• **Text provided**
= = = =
Saturday, September 08, 2012

Saturdays News - The Teaching of Talking




The ability to speak and be understood is often taken for granted.  We know that when we open our mouth, the words will surface and be expressed.  Words are essential in human relationships. We learn, interact, love and work through the use of words.

What happens to the life of a child whose speech does not develop properly?  What happens to people who lose the ability to speak because of a stroke or brain injury?

This book is about helping children who have not developed speech or adults who have lost the ability to speak.  It focuses on teaching you, the reader, how to use techniques I have spent 40 years developing to help your loved one cultivate or regain the ability to speak.  For the speech language pathologist who is reading this book, it will help you become more effective in your approach to helping people talk.

If I could sum this book up in a few paragraphs, it would be this:
  • You will learn how to help people talk again.  The method will be conversational in nature.  That means you will help the person recover the ability to speak as you TALK with them using words at their level.
= = = =
Finish out the next part of the text on teaching people to talk, picking up right after its last sentence. The entries that come next are unrelated material and are not part of the text about teaching speech.

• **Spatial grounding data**
= = = =
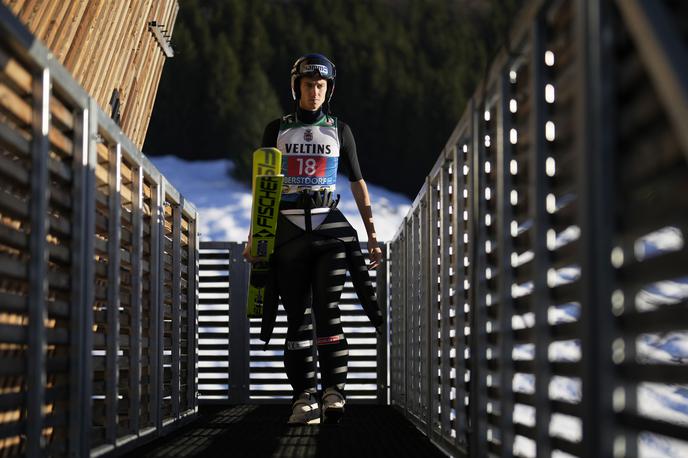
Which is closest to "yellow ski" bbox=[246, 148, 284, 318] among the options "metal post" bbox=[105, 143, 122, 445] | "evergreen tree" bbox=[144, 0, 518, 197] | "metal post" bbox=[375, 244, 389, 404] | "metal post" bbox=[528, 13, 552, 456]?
"metal post" bbox=[105, 143, 122, 445]

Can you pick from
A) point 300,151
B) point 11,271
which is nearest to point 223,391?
point 300,151

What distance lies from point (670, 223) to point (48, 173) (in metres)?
1.74

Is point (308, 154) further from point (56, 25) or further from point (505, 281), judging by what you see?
point (505, 281)

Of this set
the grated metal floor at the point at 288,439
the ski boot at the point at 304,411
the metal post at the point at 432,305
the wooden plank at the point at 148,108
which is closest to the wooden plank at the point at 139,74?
the wooden plank at the point at 148,108

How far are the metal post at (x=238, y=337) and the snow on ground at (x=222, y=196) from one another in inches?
615

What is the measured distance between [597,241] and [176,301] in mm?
3727

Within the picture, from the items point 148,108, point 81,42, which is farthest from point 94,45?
point 148,108

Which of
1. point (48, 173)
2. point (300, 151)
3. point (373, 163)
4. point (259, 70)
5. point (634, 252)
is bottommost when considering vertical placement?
point (634, 252)

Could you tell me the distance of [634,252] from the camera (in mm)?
1638

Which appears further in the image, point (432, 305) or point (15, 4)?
point (432, 305)

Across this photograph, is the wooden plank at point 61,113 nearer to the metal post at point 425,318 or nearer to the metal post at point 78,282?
the metal post at point 78,282

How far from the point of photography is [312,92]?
4.85m

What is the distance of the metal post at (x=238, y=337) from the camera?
25.0 ft

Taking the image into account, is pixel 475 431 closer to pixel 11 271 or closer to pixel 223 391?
pixel 11 271
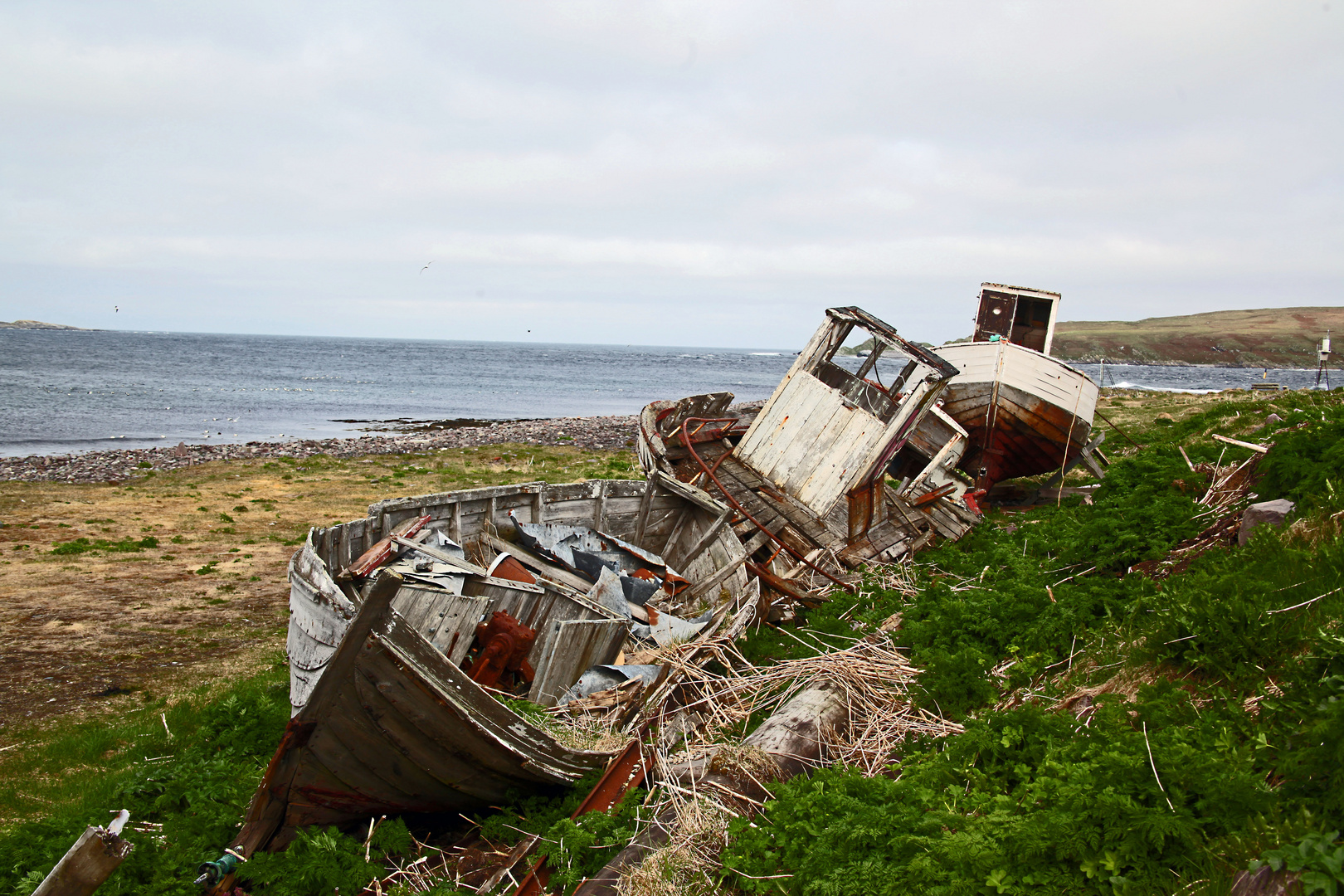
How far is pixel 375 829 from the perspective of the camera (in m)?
5.36

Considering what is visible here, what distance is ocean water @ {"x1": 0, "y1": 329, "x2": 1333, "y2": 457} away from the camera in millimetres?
32375

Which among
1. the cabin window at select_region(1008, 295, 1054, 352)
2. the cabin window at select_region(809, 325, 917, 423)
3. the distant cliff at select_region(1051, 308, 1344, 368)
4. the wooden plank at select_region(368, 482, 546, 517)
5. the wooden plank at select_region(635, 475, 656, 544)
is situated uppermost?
the distant cliff at select_region(1051, 308, 1344, 368)

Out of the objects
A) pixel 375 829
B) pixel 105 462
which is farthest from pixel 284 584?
pixel 105 462

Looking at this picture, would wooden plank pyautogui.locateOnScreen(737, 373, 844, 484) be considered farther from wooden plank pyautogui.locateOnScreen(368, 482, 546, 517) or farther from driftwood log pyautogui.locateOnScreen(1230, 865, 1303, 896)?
driftwood log pyautogui.locateOnScreen(1230, 865, 1303, 896)

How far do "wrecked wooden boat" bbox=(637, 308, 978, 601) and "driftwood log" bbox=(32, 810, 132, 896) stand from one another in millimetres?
6906

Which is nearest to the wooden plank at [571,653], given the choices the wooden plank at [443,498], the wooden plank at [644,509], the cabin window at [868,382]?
the wooden plank at [443,498]

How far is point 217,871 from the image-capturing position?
4906 millimetres

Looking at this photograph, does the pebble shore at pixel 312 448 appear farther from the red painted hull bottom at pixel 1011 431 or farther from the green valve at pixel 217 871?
the green valve at pixel 217 871

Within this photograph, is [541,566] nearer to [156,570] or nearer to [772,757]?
[772,757]

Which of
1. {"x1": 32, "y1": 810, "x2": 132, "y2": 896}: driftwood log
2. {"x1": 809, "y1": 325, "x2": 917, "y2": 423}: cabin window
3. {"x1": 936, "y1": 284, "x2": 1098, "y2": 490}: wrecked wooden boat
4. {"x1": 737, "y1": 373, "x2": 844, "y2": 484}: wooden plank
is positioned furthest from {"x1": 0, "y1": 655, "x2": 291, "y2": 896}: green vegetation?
{"x1": 936, "y1": 284, "x2": 1098, "y2": 490}: wrecked wooden boat

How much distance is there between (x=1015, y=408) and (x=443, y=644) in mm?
13853

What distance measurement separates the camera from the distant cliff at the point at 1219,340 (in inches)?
4328

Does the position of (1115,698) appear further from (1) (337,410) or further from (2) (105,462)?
(1) (337,410)

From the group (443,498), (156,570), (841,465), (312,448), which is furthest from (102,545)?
(312,448)
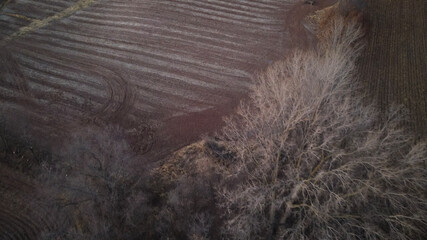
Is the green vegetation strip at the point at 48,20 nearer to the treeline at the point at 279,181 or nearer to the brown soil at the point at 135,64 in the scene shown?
the brown soil at the point at 135,64

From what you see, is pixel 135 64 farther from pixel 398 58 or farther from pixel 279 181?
pixel 398 58

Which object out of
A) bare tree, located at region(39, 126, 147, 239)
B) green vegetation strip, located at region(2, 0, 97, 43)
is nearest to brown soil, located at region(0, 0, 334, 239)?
green vegetation strip, located at region(2, 0, 97, 43)

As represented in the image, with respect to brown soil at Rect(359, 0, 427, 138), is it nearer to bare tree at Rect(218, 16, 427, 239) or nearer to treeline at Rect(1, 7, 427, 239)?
treeline at Rect(1, 7, 427, 239)

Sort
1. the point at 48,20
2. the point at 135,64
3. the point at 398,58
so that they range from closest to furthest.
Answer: the point at 398,58 → the point at 135,64 → the point at 48,20

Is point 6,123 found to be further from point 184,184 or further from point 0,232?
point 184,184

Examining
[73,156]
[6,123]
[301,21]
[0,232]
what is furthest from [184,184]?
[301,21]

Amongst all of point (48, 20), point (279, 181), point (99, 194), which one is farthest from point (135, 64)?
point (279, 181)

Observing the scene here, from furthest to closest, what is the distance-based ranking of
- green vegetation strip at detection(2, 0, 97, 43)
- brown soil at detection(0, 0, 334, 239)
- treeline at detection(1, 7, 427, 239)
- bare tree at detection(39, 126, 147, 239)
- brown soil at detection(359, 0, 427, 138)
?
1. green vegetation strip at detection(2, 0, 97, 43)
2. brown soil at detection(0, 0, 334, 239)
3. brown soil at detection(359, 0, 427, 138)
4. bare tree at detection(39, 126, 147, 239)
5. treeline at detection(1, 7, 427, 239)

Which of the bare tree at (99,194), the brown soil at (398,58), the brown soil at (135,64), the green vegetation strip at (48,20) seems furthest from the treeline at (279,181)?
the green vegetation strip at (48,20)
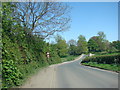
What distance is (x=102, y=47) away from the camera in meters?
89.6

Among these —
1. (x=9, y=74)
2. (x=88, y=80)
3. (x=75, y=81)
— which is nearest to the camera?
(x=9, y=74)

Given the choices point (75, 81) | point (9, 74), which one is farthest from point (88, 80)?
point (9, 74)

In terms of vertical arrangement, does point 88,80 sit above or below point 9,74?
below

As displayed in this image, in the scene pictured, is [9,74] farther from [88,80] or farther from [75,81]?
[88,80]

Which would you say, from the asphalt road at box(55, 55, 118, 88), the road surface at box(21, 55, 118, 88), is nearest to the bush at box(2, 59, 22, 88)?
the road surface at box(21, 55, 118, 88)

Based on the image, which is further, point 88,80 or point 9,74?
point 88,80

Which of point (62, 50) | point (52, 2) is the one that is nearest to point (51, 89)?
point (52, 2)

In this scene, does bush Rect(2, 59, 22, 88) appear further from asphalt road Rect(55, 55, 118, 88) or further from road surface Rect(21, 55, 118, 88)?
asphalt road Rect(55, 55, 118, 88)

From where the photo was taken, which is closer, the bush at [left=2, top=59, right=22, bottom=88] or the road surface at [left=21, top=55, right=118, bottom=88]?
the bush at [left=2, top=59, right=22, bottom=88]

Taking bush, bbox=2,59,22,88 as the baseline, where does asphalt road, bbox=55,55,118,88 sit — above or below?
below

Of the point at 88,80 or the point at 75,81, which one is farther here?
the point at 88,80

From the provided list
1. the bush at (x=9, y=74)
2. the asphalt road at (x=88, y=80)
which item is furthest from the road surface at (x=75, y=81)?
the bush at (x=9, y=74)

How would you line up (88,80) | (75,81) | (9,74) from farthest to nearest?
(88,80), (75,81), (9,74)

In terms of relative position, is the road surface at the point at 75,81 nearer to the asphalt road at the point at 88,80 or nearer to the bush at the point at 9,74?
the asphalt road at the point at 88,80
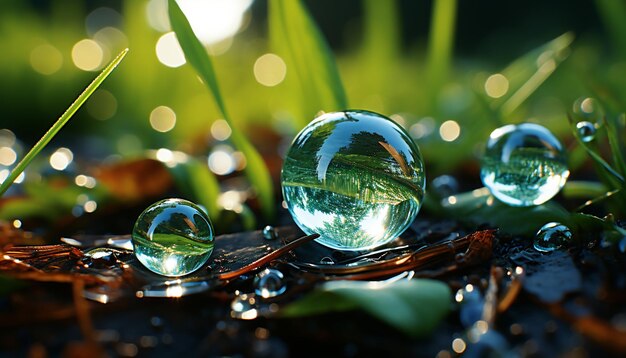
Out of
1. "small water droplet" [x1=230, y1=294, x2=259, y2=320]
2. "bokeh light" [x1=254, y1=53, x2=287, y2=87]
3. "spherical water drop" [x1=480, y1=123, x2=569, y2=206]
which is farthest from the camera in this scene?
"bokeh light" [x1=254, y1=53, x2=287, y2=87]

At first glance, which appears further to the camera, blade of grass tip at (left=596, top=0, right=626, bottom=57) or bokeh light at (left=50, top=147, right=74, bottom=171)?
blade of grass tip at (left=596, top=0, right=626, bottom=57)

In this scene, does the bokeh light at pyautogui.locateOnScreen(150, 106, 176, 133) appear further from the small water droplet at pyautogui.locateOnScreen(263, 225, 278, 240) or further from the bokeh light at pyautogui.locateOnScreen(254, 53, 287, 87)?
the small water droplet at pyautogui.locateOnScreen(263, 225, 278, 240)

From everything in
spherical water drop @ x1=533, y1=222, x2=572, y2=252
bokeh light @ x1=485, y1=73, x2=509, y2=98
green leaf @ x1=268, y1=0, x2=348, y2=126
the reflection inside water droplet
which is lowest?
spherical water drop @ x1=533, y1=222, x2=572, y2=252

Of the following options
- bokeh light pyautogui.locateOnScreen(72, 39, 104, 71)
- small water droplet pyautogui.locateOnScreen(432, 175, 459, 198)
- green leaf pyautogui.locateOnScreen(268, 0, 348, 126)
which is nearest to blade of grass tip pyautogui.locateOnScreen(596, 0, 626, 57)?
small water droplet pyautogui.locateOnScreen(432, 175, 459, 198)

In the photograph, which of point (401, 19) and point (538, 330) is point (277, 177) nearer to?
point (538, 330)

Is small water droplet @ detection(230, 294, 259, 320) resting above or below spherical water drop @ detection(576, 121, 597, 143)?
below

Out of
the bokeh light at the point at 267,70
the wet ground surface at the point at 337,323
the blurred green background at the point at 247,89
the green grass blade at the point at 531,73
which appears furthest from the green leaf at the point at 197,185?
the bokeh light at the point at 267,70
= = = =
• **Answer to this task**
  • You will learn how to step into their world, speak about what really lights them up, and begin showing them how to expand what they are saying from single words, to two-word combinations, then phrases and eventually complete sentences.  What is best about this method is the lack of “homework.”  
  • Your therapy consists of stimulating them to talk all through the day in whatever activities you are doing.  What could be more enjoyable?
This book was written with the family member, caregiver or speech pathologist in mind.  It does not include a lot of theory.  You will be stimulating talking at home, where speech is first learned; and the one who will be modeling correct speech and language will be someone who loves or cares for the person who has difficulty speaking.  Do you see the simplicity in that?